Investigating Mechanisms of HIV Persistence in the Gut

Investigator: Peter Hunt, MD
Sponsor: Northern California Institute for Research and Education, Inc. (NCIRE)

Location(s): United States


Though antiviral medicines have revolutionized the lives of those with HIV, these therapies are expensive, require lifelong administration and monitoring, cause side effects and toxicities, do not prevent ongoing damage from HIV (average loss of 11 years of life), and are difficult to provide to everybody with HIV. In order to devise better therapies for HIV, it is imperative to understand how and why HIV persists on antiviral drugs. This study seeks to investigate the mechanisms that allow HIV to persist in the gut and blood, and to evaluate therapies aimed at overcoming latent infection in the gut and blood, in the hopes that this will lead to new and improved treatments aimed at curing HIV

Though combination antiretroviral therapy (ART) can potently suppress HIV replication and reduce mortality, this suppression of HIV requires lifelong administration of at least three different medicines and does not eradicate HIV, which continues to cause inflammation, ongoing damage to multiple organs systems, and reduction in life expectancy. Moreover, the worldwide prevalence of HIV continues to increase and it does not seem feasible to administer ART to all people living with HIV. Therefore, it seems imperative that we continue to pursue strategies that could lead to viral eradication or functional cure. Two main barriers to eradicatio are the presence of latent infection, as originally described in the blood, and viral reservoirs in tissues such as the gut. Despite intensive study, most of which has been performed in model systems, it is unclear what mechanisms govern latent infection in the blood. Moreover, HIV replication occurs primarily in tissues such as the gut, where most HIV-infected cells probably reside. In addition, evidence suggests important differences between gut and blood in T cell phenotypes, distribution of infected cell types, activation status, HIV transcription levels, and response to activation, suggesting that different mechanisms may regulate HIV transcription (and hence latent infection) in the gut and blood. A crucial corollary is that the gut may respond differently to therapies designed to reactivate and clear latently- infected cells in the blood. Thus, there is a critical need to understand the mechanisms that govern latent vs. productive infection in the gut and how they differ from the blood. This application will investigate the mechanisms that control HIV transcription, and hence latent infection, in blood and different gut sites in samples from HIV-infected patients using a series of novel methods. Gut tissue and cells will be obtained by endoscopic biopsies from the ileum and rectum of HIV-infected patients and uninfected controls. 

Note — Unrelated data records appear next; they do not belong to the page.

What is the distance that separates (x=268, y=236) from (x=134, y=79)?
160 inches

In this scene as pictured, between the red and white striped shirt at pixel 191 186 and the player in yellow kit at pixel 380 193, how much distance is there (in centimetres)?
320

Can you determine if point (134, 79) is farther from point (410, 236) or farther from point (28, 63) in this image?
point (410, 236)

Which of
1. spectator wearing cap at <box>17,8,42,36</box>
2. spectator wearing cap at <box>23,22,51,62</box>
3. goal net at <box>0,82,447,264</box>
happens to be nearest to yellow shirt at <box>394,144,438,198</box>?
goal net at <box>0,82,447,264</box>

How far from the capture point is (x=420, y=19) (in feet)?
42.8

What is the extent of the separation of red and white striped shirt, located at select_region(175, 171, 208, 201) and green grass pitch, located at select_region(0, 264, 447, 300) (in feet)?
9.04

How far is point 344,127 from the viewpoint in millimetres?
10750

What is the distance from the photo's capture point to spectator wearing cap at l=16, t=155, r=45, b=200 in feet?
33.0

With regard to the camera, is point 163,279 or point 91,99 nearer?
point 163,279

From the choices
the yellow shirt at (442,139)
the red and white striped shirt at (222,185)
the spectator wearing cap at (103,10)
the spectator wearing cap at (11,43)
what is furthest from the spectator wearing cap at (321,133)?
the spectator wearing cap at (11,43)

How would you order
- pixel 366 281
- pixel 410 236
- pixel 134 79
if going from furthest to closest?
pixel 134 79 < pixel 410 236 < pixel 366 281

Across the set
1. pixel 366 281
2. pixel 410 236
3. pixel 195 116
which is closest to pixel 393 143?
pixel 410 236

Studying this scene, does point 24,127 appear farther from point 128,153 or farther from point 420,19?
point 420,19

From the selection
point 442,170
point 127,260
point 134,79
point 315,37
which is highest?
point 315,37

In aim 1, we will investigate the degree of transcriptional interference and progression through blocks to HIV transcriptional initiation and elongation in blood and gut cells from ART-treated patients using a novel panel of qRT-PCR assays specific for different HIV transcripts. 

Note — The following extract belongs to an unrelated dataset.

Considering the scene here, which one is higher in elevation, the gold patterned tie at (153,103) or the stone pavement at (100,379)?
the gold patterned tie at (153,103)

In aim 2, we will use novel gut cell culture and stimulation assays to measure the degree to which different latency reversal agents can induce cellular HIV transcription and virus production from cells from gut and blood. 

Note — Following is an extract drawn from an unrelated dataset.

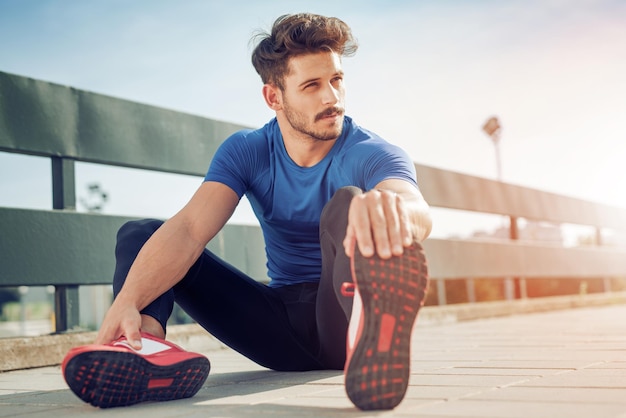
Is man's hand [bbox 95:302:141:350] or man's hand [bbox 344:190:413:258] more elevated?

In aim 3, we will use a novel single cell analysis assay to simultaneously quantify multiple HIV and cellular transcripts in individual gut CD4+T cells, enabling us to: 1) distinguish HIV-uninfected from infected cells as well as infected cells that do and do not transcribe HIV RNA;and 2) investigate how these populations differ in T cell phenotype and expression of human genes implicated in HIV latency and antiviral defenses. The knowledge thus gained may ultimately contribute to new and improved therapies aimed at eradication or lifelong coexistence with HIV.